Instagram dumps were one of my favorite trends this year—the crude little stories they tell with their mash-ups of blurry photos, memes, and video fragments marked the beginning of the end of the fussy, filtered, millennial-pink grids penning in the common person’s Instagram creativity. It makes sense that SZA—a tremendous talent, refreshing celebrity, and casual master of cutting-edge social media—would embrace the Dump. To really understand this one, you need to read the caption on her last one: “Mixes really change everything. been battling songs in my headπŸ™‚. finally back from Hawaii. Shroomed for over a month that dumps next.”

Charlotte Rutherford’s Kim Petras Instagram dump

The photographer Charlotte Rutherford’s dumps are as chaotic as anything you might discover on Instagram, but they’re not random: they seem to be mood boards and color studies for her shoots that she sandwiches in.

ClickHole’s Sharkweek slideshow


A post shared by ClickHole (@clickhole)

ClickHole, the Onion spinoff originally created to spoof Facebook-optimized clickbait media sites, relaunched in May as a “majority employee-owned company,” and promptly began posting some truly outlandish content. This dazzling post contains 23 perfect jokes.

Liz Franczak’s Eve Jobs tweet

It is hilarious and also disturbing, in a class-war-is-imminent kind of way, that Steve Jobs’ daughter modeled for Glossier and Bill Gates’ daughter is “obsessed” with it. The only thing you can properly do is repeat, word for word, the text of the South China Morning Post that contains these facts. That is what Liz Franczak did, and that is why this is a structurally perfect tweet.

Alexandria Ocasio-Cortez’s Sex work is work tweet

In a different world—one in which every member of the media and political establishment wasn’t already on Twitter, constantly harping about it being a hellsite—AOC would, like Tony Hawk or Pelé, have opened the world’s eyes to the vast and inspiring potential of her domain: the ability to inform, persuade, promote her brand and (clickbait blogger voice) destroy her haters, in a balletic flurry of fingers over a screen. Instead, her pithy, relatable, unflappable, funny, and genuinely informative genius-level presence gets put to an even higher purpose: speaking truth to power, like in this tweet flatly declaring that sex work is work.
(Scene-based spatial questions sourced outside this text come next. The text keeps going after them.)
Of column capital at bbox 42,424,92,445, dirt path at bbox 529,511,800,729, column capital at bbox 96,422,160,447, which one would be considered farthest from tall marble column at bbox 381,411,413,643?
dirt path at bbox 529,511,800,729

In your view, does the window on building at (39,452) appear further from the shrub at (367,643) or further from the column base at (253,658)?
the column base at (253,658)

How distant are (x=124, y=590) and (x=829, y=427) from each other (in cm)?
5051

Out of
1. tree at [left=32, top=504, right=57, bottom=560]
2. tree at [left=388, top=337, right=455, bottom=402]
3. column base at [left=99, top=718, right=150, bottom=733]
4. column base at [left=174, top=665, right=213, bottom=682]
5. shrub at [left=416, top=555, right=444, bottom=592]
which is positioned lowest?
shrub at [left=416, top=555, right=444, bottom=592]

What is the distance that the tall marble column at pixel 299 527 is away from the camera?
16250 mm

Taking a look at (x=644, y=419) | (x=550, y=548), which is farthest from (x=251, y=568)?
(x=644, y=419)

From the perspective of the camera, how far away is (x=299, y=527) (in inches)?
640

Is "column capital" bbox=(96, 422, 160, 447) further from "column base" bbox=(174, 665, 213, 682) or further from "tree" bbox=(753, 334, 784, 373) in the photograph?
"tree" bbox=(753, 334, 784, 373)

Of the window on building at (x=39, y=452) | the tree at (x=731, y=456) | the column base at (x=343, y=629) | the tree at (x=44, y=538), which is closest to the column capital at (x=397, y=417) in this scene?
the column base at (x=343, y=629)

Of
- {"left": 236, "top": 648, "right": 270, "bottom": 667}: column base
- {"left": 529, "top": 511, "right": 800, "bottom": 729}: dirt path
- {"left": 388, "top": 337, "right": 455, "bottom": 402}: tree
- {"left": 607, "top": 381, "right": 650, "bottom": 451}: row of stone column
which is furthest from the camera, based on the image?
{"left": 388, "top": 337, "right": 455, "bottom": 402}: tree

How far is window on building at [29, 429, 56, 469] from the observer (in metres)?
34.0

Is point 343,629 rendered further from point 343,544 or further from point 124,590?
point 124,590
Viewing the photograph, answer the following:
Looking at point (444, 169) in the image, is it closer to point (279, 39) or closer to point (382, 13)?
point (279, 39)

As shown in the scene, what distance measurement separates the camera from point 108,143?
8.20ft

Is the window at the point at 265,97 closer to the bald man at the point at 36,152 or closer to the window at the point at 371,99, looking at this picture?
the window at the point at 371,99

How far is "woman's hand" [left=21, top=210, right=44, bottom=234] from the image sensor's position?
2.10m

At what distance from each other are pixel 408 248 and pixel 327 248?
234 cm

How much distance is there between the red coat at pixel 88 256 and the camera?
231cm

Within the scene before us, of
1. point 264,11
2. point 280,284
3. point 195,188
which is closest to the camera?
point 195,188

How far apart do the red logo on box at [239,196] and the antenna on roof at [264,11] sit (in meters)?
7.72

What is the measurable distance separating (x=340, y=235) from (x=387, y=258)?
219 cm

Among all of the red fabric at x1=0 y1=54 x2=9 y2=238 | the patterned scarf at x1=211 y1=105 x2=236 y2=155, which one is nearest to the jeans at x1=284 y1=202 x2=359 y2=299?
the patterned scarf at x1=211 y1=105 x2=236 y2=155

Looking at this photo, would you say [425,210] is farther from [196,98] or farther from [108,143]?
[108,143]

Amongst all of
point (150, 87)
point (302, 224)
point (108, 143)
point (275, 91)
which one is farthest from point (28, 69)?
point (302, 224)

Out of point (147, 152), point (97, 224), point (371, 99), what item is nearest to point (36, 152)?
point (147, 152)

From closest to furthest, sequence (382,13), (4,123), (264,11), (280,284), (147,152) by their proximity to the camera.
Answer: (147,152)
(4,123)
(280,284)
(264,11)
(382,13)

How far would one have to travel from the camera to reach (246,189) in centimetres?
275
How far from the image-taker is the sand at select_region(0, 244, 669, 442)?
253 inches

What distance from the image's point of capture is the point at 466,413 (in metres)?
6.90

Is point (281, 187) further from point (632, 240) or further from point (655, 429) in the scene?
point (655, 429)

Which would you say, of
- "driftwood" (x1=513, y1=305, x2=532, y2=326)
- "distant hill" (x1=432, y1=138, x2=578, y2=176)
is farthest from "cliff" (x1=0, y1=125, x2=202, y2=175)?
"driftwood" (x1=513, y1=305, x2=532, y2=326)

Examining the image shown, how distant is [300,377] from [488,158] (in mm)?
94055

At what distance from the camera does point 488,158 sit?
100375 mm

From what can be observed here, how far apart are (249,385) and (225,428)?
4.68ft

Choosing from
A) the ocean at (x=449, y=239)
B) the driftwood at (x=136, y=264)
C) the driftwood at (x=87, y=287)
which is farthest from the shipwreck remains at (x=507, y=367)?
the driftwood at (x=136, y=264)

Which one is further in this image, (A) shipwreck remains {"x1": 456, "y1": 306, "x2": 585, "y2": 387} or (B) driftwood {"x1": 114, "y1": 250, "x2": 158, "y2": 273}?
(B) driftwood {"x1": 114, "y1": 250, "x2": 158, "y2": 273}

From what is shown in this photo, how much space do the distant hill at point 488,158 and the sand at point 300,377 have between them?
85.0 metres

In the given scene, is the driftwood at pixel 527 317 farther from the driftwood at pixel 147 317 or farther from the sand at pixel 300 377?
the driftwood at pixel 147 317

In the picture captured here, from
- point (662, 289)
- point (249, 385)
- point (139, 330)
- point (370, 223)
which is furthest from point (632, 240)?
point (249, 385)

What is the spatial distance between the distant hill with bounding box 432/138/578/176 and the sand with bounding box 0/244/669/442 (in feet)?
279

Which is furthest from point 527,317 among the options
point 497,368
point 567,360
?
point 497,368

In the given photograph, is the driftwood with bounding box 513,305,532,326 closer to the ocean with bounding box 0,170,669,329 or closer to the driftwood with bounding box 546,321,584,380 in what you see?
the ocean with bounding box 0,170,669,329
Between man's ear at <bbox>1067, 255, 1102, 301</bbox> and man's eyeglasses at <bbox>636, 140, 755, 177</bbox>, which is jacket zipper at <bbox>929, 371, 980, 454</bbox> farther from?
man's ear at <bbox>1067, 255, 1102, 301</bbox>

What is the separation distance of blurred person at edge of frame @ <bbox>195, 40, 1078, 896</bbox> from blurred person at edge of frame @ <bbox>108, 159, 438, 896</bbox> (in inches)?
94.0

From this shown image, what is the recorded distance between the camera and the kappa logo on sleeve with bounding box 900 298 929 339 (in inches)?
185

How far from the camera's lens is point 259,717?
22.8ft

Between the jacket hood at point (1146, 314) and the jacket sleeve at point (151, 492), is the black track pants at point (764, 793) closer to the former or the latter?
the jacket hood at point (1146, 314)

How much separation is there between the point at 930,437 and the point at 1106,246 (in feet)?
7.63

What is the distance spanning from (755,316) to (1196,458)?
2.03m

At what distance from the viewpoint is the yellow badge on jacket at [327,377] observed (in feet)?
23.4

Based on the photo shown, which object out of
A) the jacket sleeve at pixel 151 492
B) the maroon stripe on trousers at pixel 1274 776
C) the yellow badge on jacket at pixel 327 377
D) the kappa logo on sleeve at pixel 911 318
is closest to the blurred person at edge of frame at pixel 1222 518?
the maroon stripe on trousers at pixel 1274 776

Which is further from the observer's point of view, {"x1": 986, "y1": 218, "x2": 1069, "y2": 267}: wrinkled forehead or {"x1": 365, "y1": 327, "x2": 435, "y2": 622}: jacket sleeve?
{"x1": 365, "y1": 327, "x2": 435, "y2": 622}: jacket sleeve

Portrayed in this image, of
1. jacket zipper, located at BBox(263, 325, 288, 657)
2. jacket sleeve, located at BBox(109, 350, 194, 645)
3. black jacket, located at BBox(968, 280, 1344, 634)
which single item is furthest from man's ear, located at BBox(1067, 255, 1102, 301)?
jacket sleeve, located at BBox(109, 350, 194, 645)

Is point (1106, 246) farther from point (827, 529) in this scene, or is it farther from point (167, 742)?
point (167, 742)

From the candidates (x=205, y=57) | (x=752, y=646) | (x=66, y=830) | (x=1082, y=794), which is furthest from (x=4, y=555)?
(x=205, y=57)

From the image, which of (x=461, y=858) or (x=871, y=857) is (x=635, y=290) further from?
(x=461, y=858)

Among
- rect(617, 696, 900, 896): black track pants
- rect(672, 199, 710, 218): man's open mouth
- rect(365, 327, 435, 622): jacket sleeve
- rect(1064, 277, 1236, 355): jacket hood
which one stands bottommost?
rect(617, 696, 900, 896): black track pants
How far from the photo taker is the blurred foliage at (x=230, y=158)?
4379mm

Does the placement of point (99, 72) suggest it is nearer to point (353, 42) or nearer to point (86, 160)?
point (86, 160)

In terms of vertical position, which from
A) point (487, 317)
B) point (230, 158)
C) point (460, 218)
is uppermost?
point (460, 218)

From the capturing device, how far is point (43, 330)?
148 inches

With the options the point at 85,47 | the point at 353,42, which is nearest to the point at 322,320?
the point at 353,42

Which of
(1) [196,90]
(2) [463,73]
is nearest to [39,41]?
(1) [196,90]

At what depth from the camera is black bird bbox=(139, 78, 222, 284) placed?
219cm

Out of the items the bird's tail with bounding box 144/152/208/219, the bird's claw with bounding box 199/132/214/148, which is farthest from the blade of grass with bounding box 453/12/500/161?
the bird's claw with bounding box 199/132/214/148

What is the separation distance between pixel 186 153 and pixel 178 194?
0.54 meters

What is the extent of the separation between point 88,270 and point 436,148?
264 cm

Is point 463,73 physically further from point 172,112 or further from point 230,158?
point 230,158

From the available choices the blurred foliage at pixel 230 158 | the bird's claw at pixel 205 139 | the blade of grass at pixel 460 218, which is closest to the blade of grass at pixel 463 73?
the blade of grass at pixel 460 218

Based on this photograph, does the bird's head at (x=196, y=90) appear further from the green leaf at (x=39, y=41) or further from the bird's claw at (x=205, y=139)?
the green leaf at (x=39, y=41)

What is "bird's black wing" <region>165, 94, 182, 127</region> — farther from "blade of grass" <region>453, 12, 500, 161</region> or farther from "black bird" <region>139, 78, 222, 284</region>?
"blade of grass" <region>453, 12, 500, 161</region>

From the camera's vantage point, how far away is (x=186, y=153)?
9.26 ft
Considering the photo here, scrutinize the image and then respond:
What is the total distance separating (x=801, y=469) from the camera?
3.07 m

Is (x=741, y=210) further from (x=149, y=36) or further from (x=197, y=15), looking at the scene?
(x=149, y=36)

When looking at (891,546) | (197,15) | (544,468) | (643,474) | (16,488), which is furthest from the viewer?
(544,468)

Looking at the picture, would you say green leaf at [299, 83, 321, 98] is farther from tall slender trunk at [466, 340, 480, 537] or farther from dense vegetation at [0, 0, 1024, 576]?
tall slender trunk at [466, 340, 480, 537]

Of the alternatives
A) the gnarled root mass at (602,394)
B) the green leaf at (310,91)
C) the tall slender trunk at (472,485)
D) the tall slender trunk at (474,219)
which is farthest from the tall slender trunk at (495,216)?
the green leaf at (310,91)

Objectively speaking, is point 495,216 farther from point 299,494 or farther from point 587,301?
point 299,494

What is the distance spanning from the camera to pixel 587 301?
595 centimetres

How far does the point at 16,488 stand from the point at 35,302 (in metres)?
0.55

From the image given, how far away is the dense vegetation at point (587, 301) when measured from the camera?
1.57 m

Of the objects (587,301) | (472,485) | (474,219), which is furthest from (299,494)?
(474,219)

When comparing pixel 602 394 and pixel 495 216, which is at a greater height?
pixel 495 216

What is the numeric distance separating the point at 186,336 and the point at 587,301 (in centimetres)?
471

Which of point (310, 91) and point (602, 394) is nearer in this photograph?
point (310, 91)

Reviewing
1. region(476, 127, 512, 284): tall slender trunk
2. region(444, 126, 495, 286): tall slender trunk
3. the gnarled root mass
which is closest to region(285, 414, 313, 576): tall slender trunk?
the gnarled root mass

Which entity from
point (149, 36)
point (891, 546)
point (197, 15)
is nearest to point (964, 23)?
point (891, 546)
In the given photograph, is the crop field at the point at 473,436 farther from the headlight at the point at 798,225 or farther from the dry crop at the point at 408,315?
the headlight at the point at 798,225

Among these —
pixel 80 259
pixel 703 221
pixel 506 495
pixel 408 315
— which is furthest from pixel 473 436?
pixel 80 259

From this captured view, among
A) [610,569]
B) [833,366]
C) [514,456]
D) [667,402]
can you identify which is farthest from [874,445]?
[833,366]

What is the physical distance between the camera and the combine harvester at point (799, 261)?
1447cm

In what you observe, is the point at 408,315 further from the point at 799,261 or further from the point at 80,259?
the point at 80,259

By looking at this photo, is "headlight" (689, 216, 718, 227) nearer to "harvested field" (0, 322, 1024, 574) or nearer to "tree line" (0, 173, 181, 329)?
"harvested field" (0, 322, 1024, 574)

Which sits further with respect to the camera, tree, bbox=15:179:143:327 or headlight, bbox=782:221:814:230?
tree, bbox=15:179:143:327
Nu Metal Lives' Corey Taylor birthday post 

There was no shortage of dangerous, fraudulent, and just plain awful content on the internet this year, and Facebook actively promoted a lot of it. There’s nothing harmful about this post wishing Slipknot frontman Corey Taylor a happy 47th birthday. It’s even kind of touching. But I know good content when I see it, and it is not that.